▶ The problem:
Rename "thin twig" to "slender twig" in the rows from the line with "At what distance from" through the end of the rows, and leave every other part of those lines unchanged.

▶ Data listing:
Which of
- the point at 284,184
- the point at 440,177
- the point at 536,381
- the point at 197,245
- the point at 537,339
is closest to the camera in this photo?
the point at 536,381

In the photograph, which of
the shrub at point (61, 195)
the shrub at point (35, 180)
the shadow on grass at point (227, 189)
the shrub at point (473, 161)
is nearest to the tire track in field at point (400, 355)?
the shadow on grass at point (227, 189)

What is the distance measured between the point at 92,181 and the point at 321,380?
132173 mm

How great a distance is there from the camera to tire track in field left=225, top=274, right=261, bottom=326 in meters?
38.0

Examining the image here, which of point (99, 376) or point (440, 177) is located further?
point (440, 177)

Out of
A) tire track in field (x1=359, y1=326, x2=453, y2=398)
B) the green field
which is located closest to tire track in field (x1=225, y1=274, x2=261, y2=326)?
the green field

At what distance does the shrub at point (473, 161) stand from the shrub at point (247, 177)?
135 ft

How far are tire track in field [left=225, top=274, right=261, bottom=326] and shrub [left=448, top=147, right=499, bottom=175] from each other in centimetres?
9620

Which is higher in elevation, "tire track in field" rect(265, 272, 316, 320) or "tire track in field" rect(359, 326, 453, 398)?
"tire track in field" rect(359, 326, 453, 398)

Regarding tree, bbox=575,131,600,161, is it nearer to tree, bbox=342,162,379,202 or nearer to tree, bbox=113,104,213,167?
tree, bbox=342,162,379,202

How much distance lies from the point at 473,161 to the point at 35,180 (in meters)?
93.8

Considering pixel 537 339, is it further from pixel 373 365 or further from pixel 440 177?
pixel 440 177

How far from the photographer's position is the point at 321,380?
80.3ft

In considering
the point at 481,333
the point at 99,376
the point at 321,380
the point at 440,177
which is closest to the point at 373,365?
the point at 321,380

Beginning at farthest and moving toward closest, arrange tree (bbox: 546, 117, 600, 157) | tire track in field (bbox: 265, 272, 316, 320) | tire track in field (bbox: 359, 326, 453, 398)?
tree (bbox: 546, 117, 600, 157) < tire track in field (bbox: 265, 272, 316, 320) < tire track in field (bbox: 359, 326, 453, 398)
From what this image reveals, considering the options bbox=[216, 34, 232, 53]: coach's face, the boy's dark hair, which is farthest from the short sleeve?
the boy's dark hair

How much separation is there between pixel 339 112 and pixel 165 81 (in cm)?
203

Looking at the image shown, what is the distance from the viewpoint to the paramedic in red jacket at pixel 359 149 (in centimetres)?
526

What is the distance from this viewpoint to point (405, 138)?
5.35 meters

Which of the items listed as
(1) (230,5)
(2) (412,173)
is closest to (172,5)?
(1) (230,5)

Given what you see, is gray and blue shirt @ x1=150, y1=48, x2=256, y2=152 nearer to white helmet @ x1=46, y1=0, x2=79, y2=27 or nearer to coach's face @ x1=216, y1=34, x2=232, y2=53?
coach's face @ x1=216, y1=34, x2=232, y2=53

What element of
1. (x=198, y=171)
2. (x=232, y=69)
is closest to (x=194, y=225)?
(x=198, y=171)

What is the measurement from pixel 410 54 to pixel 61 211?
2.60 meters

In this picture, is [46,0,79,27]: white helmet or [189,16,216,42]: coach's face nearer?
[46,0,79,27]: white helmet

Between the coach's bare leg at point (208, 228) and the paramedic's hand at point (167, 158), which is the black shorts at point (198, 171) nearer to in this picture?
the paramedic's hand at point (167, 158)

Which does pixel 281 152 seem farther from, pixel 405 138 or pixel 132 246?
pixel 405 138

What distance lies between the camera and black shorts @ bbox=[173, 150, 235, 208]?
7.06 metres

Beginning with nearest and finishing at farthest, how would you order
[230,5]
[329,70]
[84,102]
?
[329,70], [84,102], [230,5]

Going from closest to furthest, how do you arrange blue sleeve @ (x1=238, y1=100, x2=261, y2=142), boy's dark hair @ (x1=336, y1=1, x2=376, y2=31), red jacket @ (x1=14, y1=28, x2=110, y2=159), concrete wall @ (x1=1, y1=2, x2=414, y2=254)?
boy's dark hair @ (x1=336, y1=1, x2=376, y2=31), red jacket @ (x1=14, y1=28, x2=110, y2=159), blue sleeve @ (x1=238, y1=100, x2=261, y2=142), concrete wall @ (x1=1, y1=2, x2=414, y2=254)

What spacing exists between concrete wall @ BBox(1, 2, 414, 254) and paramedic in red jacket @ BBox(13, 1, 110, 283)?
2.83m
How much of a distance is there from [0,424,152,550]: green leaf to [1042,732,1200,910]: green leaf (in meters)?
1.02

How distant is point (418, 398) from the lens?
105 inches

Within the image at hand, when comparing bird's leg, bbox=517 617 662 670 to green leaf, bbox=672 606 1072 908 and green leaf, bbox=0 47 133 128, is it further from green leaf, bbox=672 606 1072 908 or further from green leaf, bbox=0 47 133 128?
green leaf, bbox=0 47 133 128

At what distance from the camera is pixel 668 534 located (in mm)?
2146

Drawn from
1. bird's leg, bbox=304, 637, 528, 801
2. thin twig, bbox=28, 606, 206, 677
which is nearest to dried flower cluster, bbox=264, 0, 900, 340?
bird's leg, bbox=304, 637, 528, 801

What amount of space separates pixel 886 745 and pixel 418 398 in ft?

▶ Solution below:
At what distance from the camera is pixel 668 534 located (in mm)?
2146

Drawn from
1. bird's leg, bbox=304, 637, 528, 801
2. slender twig, bbox=28, 606, 206, 677
which is nearest to dried flower cluster, bbox=264, 0, 900, 340?
bird's leg, bbox=304, 637, 528, 801

What amount of space separates pixel 886 745 and pixel 418 398 in ft?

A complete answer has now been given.